Lienz: Minigolf im Großformat am Erlebnisberg „Hochstein“
Im Bereich ihres Kletterparks in direkter Nachbarschaft zur Moosalm hat das Unterrnehmerpaar Martina und Willi Seebacher eine Adventuregolf-Anlage mit 14 Stationen errichtet.
Wer beim Minigolfspielen schon immer hoch hinaus wollte, hat ab Freitag, 1. Juli, in Lienz Gelegenheit dazu. Auf rund 1.020 Metern Seehöhe erwartet nämlich alle Besucher des Hochsteins eine wunderbar gestaltete Miniaturwelt – und das, ohne weite Strecken zurücklegen zu müssen.
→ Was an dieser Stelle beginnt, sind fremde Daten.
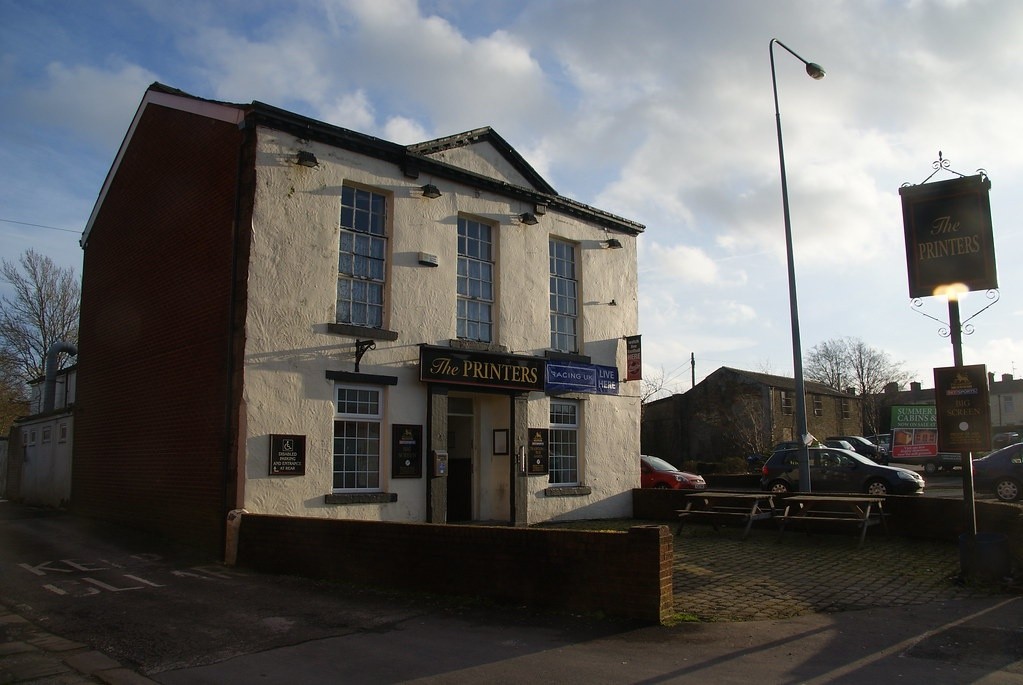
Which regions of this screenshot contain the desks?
[675,492,776,540]
[776,496,891,549]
Schlag auf Schlag geht es bei dem Outdoor-Spaß aber dennoch. „Wir haben in direkter Nachbarschaft zum Kletterpark Lienz eine rund 1.200 m² große Adventuregolf-Anlage geschaffen, die Spielern aller Altersgruppen ein abwechslungsreiches Spielvergnügen garantiert“, erklärt Martina Seebacher.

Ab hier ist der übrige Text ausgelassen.